A Defesa da Medellin
Em resposta à ação do Flamengo, a Medellin alegou que o contrato foi encerrado automaticamente em março de 2026 e que não recebeu notificações sobre a rescisão antecipada, defendendo que houve falhas na comunicação do clube. A empresa também destacou que houve tentativas de negociar pendências financeiras, mas acusou o Flamengo de omitir informações importantes no processo.

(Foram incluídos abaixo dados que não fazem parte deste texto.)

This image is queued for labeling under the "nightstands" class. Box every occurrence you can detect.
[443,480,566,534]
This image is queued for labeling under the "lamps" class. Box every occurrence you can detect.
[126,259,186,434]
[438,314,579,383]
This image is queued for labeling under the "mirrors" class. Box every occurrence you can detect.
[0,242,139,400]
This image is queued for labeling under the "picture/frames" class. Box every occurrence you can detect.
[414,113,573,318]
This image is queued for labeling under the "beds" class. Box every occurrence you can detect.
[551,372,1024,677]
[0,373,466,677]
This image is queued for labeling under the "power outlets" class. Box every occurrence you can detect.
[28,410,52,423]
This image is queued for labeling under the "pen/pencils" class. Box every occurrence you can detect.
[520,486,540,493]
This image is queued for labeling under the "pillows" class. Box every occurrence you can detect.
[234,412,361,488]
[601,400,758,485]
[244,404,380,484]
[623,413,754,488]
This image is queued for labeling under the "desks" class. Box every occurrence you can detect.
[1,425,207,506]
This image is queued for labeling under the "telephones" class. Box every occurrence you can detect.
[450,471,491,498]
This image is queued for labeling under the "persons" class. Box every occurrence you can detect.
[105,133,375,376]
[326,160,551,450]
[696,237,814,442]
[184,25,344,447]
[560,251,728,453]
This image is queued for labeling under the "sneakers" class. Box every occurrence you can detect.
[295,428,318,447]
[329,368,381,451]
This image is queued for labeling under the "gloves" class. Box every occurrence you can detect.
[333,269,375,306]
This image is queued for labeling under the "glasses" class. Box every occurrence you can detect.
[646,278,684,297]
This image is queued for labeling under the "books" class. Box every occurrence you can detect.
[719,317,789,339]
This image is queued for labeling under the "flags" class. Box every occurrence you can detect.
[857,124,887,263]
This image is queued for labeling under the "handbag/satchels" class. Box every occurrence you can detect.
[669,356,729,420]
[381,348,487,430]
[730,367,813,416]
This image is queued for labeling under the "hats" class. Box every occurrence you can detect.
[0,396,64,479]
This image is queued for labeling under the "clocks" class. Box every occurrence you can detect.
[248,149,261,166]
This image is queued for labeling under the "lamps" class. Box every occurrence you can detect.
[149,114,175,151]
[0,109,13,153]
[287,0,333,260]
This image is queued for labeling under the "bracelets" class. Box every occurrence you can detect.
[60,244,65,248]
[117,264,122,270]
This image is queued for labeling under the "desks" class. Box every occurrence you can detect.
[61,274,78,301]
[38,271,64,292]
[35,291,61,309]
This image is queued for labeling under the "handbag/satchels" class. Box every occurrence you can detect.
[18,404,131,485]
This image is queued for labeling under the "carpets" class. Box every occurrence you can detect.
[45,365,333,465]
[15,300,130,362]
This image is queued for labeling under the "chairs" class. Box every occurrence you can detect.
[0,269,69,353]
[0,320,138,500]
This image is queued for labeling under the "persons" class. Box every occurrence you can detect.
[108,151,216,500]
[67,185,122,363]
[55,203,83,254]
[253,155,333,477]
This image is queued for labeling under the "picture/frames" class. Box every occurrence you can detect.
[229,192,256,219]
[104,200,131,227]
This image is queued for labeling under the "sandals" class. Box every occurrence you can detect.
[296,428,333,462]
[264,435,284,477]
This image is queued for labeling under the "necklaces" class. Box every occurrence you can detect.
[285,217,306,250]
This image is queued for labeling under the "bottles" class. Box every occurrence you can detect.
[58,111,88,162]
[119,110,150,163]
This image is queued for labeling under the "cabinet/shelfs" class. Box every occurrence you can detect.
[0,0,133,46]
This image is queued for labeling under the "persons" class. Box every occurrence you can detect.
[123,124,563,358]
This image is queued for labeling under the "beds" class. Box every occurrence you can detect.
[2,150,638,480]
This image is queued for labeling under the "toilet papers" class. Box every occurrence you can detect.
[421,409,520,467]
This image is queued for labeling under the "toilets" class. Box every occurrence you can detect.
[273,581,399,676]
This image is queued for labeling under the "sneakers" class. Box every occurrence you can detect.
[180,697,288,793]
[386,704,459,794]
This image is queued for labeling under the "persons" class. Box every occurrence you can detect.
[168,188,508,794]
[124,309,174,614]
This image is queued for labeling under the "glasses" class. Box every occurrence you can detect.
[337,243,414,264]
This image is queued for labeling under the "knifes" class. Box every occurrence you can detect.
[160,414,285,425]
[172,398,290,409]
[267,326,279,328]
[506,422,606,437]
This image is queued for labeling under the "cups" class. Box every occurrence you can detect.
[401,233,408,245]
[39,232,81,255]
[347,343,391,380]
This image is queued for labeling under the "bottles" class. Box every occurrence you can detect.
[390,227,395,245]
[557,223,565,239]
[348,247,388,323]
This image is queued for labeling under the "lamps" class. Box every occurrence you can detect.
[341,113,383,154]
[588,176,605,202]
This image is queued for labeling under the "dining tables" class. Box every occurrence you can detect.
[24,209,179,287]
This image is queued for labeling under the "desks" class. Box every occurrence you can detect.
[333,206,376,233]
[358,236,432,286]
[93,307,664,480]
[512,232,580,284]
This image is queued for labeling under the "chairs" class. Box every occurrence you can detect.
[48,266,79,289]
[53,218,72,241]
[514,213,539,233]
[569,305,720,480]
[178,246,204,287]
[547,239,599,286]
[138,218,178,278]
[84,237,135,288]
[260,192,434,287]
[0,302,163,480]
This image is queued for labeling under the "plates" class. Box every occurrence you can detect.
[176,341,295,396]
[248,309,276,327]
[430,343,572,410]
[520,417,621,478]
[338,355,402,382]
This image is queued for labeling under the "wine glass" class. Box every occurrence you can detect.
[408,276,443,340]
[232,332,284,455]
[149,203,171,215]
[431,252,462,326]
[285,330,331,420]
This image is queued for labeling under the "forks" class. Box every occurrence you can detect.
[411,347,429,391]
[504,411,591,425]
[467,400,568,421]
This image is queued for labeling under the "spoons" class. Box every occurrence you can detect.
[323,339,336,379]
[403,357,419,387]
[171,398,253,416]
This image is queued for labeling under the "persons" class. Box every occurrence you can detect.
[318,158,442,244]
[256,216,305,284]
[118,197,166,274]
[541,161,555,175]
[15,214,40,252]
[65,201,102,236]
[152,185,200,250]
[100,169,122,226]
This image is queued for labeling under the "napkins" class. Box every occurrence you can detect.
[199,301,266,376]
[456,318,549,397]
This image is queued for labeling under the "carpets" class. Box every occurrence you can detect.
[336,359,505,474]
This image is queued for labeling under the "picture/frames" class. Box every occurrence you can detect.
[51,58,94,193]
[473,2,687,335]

Pede Reconhecimento de Má-Fé
Por conta dos alegados erros do Flamengo, a Medellin Games solicitou à Justiça o reconhecimento de má-fé processual. A empresa argumenta que a situação poderia ter sido resolvida de outra forma, caso tivesse acesso total às informações pertinentes durante as negociações.
Demandas do Flamengo
No pedido judicial, o Flamengo busca uma decisão que lhes permita retomar o controle das redes sociais da Fla eSports e impedir que terceiros utilizem seus símbolos. Além disso, o clube quer confirmada a rescisão do contrato e o pagamento de uma multa de R$ 200 mil, totalizando ao menos R$ 630 mil em valores devidos, além de outras potenciais indenizações por lucros cessantes e correções legais.
Essa disputa pode refletir um momento crítico para a relação entre clubes e suas agências parceiras no cenário dos e-sports. A decisão judicial poderá impactar como as operações futuras serão conduzidas na indústria de jogos e competições digitais.